━━━ Fragmento del documento ━━━
Hoy podemos empezar éste ratito de silencio y de conversación preguntándonos qué
quiso decir el evangelista cuando escribió su relato. Estamos casi al comienzo del
evangelio y pareciera que el evangelista intentara contraponer dos mundos
distintos: el de los que habitan en las tinieblas y el de los que habitan en la
luz. En las tinieblas están el palacio de Herodes, los grandes de la época, los
sumos pontífices y los letrados; en las tinieblas están los que dominaban y
sabían la ley y la escritura. Los especialistas consultados respondieron con
toda exactitud a la pregunta que les hizo Herodes. Saben con toda certeza que
el llamado Rey de los judíos deberá
nacer en Belén y en una época como la que están viviendo. Así lo dicen y lo aciertan.
━━━ Datos para la tarea ━━━
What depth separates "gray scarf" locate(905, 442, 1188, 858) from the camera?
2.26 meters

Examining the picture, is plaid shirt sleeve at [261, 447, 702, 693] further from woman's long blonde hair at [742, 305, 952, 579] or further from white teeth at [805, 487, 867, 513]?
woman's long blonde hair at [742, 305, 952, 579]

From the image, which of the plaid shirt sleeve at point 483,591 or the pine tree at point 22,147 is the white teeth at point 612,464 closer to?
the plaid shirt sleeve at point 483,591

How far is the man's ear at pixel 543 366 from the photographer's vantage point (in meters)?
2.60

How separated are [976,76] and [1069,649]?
━━━
━━━ Datos para la tarea ━━━
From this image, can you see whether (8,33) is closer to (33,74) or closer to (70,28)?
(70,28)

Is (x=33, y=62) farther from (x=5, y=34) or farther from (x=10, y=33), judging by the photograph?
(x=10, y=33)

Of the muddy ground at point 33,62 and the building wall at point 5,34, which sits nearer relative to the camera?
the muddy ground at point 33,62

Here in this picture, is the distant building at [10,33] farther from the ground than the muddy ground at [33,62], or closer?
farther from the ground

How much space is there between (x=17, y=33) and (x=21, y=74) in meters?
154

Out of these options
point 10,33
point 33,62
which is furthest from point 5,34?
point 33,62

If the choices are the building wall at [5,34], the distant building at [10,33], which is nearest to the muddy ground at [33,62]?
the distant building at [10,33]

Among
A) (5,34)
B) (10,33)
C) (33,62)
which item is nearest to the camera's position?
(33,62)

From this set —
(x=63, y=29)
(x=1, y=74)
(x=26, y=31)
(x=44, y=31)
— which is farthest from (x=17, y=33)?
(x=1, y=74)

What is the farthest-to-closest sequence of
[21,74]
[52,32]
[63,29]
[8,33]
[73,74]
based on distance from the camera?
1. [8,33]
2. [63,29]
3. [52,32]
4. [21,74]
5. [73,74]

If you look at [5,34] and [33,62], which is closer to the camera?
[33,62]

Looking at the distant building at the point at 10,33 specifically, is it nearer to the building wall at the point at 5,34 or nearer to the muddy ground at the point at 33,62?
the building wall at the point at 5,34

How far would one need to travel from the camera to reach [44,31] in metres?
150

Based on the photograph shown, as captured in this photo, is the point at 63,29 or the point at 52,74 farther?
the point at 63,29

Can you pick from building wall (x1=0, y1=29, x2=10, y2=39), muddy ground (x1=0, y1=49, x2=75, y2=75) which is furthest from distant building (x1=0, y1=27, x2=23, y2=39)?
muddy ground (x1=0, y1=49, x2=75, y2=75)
━━━
Solicitud escrita 1: Reescribe como lista numerada las líneas de las entradas, empezando en la que contiene "What depth separates" y terminando después de la que contiene "How separated are [976,76] and [1069,649]?". Omite las líneas en blanco.
Solicitud escrita 2: Prolonga la reflexión sobre el relato evangélico de Herodes y los letrados a partir del punto en que se detiene.
El texto y las entradas son materiales independientes entre sí.

Respuesta esperada 1:
1. What depth separates "gray scarf" locate(905, 442, 1188, 858) from the camera?
2. 2.26 meters
3. Examining the picture, is plaid shirt sleeve at [261, 447, 702, 693] further from woman's long blonde hair at [742, 305, 952, 579] or further from white teeth at [805, 487, 867, 513]?
4. woman's long blonde hair at [742, 305, 952, 579]
5. From the image, which of the plaid shirt sleeve at point 483,591 or the pine tree at point 22,147 is the white teeth at point 612,464 closer to?
6. the plaid shirt sleeve at point 483,591
7. How far is the man's ear at pixel 543 366 from the photographer's vantage point (in meters)?
8. 2.60
9. How separated are [976,76] and [1069,649]?

Respuesta esperada 2:
Sin embargo, no salen de las tinieblas en las que viven; su sabiduría no es
capaz de ponerlos en movimiento para encaminarse hacia esa luz que anuncian,
sino que los pone en guardia contra ella. A Herodes, esa respuesta le sirve
para atacar violentamente al Rey descubierto. No sabían hasta qué punto ese
Niño iba a estremecer los cimientos de la vida que disfrutaban, iba a cambiar
radicalmente el curso de la historia y sobre todo dejaría descubierto las intenciones
del corazón de todos[1]. De todos.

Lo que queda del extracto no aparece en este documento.